I still use a stock screen based on his "Stock Selection Criteria for the Defensive Investor," which you can read about in Graham's classic book The Intelligent Investor.
Here are the criteria used for my version of the screen, which diverges from Graham's in some respects because of data limitations or changes in the U.S. dollar's value since 1973:
- Adequate size. A company must have at least $500 million in sales on a trailing 12-month basis. (Graham used a $100 million minimum and at least $50 million in total assets.)
- Strong financial condition. A firm must have a "current ratio" (current assets divided by current liabilities) of at least 2.0. It must also have less long-term debt less than working capital.
- Earnings stability. A business has to have had positive earnings for the past seven years. (Graham used a 10-year minimum.)
- Dividend record. The company must have paid a dividend for the past seven years. (Graham required 20 years.)
- Earnings growth. Earnings must have expanded by at least 3% compounded annually over the past seven years. (Graham mandated a one-third gain in earnings per share over the latest 10 years.)
- Moderate price-to-earnings ratio. A stock must have had a 15 or lower average P/E over the past three years.
- Moderate ratio of price to assets. The price-to-earnings ratio times the price-to-book ratio must be less than 22.5.

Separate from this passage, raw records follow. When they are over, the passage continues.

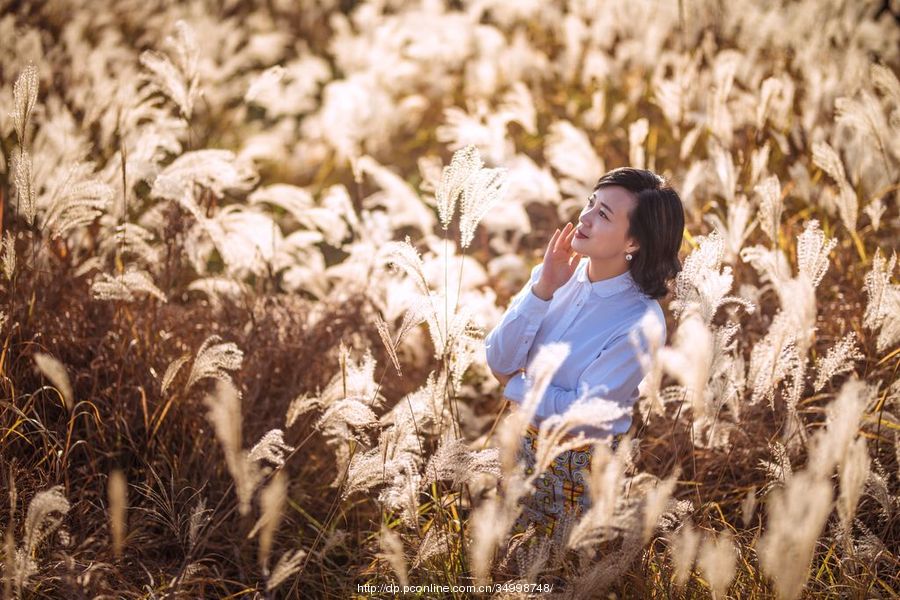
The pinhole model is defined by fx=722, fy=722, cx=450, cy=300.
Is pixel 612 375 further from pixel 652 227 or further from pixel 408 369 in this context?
pixel 408 369

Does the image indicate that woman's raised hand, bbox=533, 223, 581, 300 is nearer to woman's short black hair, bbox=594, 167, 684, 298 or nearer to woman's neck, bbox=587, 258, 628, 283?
woman's neck, bbox=587, 258, 628, 283

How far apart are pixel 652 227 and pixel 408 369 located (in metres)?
1.64

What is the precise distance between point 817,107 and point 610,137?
1.52m

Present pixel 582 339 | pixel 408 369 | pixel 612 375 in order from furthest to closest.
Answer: pixel 408 369, pixel 582 339, pixel 612 375

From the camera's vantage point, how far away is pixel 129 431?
2650mm

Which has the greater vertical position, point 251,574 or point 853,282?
point 853,282

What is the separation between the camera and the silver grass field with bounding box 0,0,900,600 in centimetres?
173

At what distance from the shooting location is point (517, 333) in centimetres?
220

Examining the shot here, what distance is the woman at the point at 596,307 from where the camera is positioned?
2057 mm

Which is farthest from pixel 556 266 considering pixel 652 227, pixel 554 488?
pixel 554 488

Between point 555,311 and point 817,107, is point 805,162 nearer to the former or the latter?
point 817,107

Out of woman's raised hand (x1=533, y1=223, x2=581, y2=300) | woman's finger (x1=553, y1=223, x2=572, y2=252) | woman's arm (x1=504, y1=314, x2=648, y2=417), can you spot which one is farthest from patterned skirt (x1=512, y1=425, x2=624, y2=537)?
woman's finger (x1=553, y1=223, x2=572, y2=252)

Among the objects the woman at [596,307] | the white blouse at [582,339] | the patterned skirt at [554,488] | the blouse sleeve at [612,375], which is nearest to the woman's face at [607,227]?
the woman at [596,307]

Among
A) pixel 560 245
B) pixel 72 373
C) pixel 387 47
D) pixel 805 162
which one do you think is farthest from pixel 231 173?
pixel 387 47
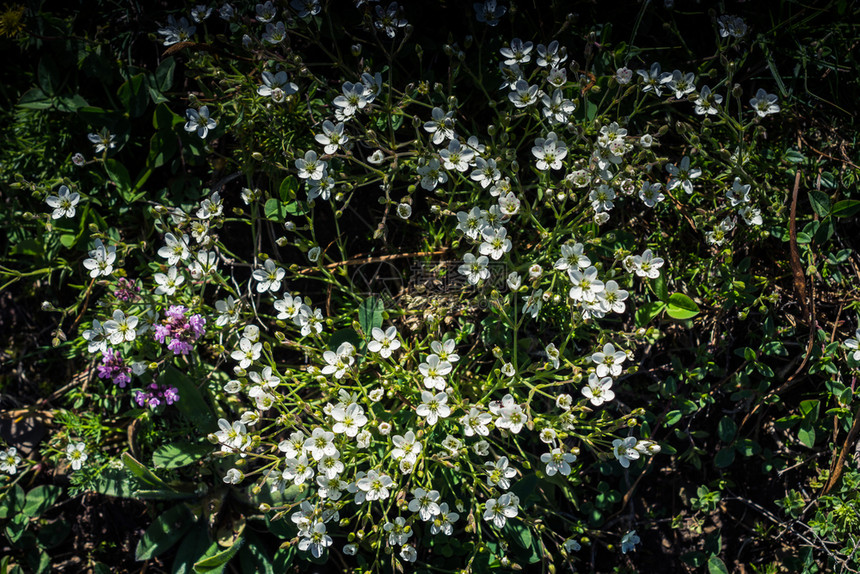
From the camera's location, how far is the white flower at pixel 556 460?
8.20ft

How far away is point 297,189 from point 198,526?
1861 mm

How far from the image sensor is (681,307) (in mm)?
2789

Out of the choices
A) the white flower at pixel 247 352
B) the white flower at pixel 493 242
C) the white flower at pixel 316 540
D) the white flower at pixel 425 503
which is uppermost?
the white flower at pixel 493 242

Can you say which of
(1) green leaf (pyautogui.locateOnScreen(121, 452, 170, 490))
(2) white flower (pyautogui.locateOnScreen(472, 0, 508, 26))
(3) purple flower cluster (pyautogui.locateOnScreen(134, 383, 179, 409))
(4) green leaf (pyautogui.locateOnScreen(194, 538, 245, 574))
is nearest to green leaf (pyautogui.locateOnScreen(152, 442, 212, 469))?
(1) green leaf (pyautogui.locateOnScreen(121, 452, 170, 490))

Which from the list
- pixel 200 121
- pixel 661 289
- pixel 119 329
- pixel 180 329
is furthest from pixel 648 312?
pixel 119 329

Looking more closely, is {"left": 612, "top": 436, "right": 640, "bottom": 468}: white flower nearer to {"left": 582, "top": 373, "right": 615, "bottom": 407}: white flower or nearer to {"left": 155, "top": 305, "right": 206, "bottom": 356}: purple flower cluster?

- No utilities. Utility stocks are out.
Not surprisingly, the above screen's results are very thin these days, with just four qualifying names:
Retailer Finish Line (FINL) seems to be the only stock I've ever seen that both meets all of the above criteria and was a "net/net" (trading below net current asset value).
In fact, FINL was an original constituent of my Cheap Stocks 21 Net/Net Index when I rolled the indicator out in early 2008 -- and over the six years that followed, it achieved 10-bagger status. However, the stock has been beaten up this year on lackluster results, and shares are down about 46% since August.
Still, FINL has a good-looking balance sheet, with $100 million in cash and no debt. It also trades at about 1.27x tangible book value, 8x next year's consensus earnings estimates and yields 2.2%. But while those numbers look decent overall, I have to admit that I'm just not a big fan of retail.
Industrial giant Corning (GLW) also makes the "Graham cut."
Currently trading at 1.21x tangible book value, GLW has just over $5 billion in cash and short-term investments, or $4.25 per share. Corning also continues to buy back shares, having reduced its share count by more than 14% since 2013's end. Management even recently increased its buyback program by $4 billion.
While some pundits aren't buyback fans, I like such moves with Corning -- especially in tandem with the company's increasing dividend. Corning has raised its dividend at a 19% clip (CAGR) over the past five years. The company also recently announced plans to increase the dividend 10% per year through 2019.
Helmerich & Payne and Joy Global
Rounding out the list are contract driller Helmerich & Payne (HP) and mining-equipment maker Joy Global (JOY).
HP has had a very rough time over the past 18 months due to oil's plight, while JOY has had and even worse run.
The Bottom Line
I'll continue to monitor this mini-portfolio of the good, the bad and the ugly.